Rodríguez, whose visit is cosponsored by the Institute for Ethnic Studies, is, and has been widely reported in the media (including the New York Times), the first Latina on Yale Law School’s tenured faculty. Prior to her arrival at Yale, she has been Professor of Law at NYU and a visiting professor at Harvard Law.

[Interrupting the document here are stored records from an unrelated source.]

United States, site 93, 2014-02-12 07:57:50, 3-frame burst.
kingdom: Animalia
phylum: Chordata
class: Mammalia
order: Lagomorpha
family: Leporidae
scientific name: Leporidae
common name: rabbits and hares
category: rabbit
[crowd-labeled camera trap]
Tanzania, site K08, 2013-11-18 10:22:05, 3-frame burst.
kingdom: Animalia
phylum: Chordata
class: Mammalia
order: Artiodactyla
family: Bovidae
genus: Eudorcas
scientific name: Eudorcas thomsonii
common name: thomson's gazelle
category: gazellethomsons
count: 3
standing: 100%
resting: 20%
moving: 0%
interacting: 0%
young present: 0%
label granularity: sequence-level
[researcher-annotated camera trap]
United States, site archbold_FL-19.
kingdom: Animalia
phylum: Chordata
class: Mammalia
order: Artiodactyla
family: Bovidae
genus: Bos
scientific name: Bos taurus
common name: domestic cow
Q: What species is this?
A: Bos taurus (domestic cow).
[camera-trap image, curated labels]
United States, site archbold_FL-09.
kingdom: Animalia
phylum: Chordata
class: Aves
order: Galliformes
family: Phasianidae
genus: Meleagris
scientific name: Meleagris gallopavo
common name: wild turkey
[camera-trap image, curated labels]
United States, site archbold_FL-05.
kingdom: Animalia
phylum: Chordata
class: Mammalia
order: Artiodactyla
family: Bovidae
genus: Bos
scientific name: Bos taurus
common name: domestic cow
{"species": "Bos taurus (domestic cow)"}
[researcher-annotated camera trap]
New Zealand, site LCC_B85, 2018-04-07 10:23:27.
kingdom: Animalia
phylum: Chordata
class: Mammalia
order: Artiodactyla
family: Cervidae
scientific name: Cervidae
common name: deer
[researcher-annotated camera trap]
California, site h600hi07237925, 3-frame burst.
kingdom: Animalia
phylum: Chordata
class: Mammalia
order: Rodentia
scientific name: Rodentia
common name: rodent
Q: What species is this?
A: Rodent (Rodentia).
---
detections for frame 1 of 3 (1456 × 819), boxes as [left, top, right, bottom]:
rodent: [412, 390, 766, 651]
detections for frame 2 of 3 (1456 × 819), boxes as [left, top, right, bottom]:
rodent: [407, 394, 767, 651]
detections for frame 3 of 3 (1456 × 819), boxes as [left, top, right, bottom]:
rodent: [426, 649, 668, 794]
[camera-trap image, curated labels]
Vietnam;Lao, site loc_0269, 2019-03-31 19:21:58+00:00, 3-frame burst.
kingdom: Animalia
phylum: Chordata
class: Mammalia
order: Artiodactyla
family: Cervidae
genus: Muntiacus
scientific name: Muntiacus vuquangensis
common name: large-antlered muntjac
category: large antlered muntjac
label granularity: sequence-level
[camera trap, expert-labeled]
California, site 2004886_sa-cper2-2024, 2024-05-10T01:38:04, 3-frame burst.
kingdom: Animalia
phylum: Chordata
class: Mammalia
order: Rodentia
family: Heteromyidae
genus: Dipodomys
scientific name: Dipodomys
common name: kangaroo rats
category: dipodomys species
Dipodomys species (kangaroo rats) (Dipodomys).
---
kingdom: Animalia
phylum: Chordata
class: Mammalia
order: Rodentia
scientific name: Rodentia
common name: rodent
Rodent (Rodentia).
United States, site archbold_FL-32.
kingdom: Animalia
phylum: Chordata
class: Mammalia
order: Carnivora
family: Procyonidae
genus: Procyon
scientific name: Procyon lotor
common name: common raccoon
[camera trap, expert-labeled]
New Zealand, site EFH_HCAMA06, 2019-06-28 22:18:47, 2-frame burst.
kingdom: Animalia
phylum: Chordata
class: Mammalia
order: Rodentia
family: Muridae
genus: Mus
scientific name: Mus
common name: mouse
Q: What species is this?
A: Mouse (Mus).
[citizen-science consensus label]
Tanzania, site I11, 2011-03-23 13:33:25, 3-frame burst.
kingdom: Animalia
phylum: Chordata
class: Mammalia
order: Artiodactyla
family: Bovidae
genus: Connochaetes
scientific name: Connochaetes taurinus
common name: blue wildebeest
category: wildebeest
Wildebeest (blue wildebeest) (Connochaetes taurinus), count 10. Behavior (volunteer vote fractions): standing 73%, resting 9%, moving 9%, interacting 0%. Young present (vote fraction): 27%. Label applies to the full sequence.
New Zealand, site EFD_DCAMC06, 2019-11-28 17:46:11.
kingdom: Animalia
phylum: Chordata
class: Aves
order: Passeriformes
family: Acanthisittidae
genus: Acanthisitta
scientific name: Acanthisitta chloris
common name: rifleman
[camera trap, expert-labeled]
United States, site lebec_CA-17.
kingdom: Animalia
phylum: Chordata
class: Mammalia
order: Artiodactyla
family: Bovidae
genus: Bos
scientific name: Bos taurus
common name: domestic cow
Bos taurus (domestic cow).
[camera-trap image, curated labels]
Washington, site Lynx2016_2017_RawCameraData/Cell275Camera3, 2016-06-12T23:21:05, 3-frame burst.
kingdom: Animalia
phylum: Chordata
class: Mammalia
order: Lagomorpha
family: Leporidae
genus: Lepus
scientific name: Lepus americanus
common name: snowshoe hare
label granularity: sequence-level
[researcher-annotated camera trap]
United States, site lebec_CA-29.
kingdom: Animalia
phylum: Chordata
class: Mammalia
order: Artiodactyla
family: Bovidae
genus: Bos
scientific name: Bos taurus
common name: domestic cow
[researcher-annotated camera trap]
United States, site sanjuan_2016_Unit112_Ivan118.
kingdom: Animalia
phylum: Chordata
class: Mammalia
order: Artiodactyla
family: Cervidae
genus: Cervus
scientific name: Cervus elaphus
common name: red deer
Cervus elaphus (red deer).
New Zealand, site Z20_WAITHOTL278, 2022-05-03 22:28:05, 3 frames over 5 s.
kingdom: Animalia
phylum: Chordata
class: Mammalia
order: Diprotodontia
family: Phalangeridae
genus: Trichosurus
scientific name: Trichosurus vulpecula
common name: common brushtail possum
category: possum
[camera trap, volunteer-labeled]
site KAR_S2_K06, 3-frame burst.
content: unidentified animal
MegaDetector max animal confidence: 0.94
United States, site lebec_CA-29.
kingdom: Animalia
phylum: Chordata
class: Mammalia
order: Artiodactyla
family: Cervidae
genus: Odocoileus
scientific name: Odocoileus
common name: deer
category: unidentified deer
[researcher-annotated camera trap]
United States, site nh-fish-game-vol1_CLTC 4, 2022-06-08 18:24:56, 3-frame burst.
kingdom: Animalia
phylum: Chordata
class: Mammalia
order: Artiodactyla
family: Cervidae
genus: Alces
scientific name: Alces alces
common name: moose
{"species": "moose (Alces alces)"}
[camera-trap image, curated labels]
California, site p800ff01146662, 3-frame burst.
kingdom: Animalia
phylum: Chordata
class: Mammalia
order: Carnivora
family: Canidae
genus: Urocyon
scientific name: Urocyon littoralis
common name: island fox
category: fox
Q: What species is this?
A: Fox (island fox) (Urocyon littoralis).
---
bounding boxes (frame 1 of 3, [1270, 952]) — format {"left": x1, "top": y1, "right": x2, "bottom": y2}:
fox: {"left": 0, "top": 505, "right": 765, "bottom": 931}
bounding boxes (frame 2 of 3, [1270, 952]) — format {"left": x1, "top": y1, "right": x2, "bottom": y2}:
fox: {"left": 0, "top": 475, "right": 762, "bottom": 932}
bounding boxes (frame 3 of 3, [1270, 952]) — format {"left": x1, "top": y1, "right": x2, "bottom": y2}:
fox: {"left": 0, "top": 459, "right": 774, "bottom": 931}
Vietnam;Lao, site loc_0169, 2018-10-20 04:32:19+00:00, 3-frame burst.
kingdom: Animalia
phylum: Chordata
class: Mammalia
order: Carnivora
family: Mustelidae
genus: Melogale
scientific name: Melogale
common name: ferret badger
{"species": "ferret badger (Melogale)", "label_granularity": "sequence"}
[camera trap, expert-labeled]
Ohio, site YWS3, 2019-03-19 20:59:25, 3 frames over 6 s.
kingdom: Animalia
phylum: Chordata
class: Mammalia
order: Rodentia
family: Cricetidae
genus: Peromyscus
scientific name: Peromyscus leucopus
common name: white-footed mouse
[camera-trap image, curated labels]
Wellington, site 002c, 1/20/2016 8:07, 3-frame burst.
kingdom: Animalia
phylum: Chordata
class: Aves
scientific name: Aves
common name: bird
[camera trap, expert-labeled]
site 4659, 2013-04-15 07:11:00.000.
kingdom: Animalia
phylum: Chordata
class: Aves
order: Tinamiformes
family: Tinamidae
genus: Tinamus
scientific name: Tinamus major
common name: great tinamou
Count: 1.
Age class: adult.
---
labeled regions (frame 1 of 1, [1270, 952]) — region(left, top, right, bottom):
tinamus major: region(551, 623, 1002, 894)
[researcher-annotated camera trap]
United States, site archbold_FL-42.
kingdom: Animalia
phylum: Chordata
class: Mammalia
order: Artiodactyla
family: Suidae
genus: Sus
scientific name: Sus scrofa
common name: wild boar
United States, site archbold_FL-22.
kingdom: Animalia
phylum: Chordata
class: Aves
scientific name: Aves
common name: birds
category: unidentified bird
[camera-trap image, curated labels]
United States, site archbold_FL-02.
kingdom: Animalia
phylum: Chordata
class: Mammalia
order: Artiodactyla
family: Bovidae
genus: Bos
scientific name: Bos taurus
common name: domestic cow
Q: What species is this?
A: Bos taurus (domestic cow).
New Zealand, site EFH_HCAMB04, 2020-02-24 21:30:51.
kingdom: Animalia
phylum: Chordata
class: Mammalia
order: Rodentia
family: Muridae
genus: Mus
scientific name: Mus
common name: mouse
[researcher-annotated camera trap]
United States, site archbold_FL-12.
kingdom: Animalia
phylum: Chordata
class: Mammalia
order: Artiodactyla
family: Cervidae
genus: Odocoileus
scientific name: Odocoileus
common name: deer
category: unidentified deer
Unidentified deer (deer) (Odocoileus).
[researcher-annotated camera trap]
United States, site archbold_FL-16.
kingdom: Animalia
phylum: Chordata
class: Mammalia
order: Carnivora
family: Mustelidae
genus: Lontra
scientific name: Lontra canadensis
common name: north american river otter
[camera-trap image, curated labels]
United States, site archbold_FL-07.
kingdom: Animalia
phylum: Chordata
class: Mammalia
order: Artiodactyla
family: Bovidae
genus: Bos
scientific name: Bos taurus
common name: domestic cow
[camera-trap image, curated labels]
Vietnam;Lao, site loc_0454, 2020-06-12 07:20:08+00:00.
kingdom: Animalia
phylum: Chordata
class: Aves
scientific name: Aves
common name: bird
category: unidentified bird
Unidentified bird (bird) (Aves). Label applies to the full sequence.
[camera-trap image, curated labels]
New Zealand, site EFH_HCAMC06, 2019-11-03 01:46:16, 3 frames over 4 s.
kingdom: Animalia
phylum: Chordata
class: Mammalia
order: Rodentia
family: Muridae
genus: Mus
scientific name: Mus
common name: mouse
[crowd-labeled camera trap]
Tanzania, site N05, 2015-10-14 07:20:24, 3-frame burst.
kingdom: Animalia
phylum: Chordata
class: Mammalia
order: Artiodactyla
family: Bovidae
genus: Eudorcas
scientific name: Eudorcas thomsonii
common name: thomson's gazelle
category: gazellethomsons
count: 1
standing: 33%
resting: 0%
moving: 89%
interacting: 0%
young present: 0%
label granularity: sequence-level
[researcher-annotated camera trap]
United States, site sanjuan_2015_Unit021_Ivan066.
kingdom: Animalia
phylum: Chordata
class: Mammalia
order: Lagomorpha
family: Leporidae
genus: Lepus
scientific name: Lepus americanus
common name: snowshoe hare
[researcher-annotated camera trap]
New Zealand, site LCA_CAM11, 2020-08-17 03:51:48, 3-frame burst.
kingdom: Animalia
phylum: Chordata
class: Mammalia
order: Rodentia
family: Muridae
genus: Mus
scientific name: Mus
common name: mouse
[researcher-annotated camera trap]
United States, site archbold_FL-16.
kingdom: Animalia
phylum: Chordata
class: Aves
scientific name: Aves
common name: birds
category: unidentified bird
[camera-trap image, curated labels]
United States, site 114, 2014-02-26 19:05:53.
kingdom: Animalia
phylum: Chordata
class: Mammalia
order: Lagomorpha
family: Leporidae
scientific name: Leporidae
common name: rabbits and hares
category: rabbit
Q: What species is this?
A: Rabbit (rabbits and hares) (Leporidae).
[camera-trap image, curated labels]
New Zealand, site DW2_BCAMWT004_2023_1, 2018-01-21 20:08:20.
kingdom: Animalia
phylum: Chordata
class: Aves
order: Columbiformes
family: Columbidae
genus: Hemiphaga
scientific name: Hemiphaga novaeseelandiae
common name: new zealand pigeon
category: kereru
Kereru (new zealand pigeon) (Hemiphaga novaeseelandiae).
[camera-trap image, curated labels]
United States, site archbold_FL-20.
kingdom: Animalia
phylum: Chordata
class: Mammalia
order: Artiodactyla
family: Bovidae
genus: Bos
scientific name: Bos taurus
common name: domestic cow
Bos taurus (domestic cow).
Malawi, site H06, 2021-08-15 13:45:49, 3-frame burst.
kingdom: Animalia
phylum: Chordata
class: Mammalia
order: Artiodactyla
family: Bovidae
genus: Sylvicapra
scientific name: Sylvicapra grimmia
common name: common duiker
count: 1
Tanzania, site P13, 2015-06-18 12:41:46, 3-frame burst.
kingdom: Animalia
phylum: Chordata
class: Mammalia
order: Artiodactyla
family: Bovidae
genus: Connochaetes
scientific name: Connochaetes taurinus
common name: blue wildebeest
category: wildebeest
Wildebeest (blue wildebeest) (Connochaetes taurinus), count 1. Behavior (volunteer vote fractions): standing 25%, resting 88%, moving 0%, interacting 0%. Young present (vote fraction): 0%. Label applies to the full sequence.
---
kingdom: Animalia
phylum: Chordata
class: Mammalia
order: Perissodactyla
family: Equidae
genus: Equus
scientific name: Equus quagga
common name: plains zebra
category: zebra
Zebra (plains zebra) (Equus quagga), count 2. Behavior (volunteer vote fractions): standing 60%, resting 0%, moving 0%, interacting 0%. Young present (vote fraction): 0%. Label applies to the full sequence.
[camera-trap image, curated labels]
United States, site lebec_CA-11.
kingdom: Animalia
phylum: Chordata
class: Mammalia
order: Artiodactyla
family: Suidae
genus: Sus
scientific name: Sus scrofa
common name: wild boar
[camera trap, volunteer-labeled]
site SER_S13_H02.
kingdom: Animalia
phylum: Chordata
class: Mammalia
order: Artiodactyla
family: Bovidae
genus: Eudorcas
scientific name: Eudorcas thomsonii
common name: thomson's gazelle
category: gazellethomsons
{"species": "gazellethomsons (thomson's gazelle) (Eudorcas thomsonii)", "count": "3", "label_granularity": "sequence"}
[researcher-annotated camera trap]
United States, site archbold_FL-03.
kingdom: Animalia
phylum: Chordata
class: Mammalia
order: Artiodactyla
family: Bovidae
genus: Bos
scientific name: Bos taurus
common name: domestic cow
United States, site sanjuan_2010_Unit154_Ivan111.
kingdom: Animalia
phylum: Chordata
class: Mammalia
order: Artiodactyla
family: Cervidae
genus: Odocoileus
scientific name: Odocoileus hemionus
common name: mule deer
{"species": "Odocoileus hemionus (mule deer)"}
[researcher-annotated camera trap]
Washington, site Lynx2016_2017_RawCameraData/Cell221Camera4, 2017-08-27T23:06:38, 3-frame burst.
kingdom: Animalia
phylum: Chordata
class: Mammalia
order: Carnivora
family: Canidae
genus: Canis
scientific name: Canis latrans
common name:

She has also served as Deputy Assistant Attorney General in the Office of Legal Counsel of the U.S. Department of Justice between 2011-2013. With a law degree from Yale Law, as well as a B.A. and M.A. in History from, respectively, Yale College and Oxford University, which she attended as a Rhodes Scholar, Rodríguez has an extensive record of scholarly publications that include her co-authored book, Immigration and Refugee Law and Policy, and over 30 book chapters, articles, essays, and policy papers; she has also contributed opinion pieces to, among other venues, CNN and the New York Times. An expert on the effects of immigration on society and culture, as well as the legal and political strategies societies adopt to absorb immigrant populations, Rodríguez clerked for Judge David S. Tatel of the U.S. Court of Appeals for the D.C. Circuit and for Justice Sandra Day O’Connor of the U.S. Supreme Court. She is currently the Pierre Genest Memorial Global Visiting Scholar at Osgoode Hall Law School, York University.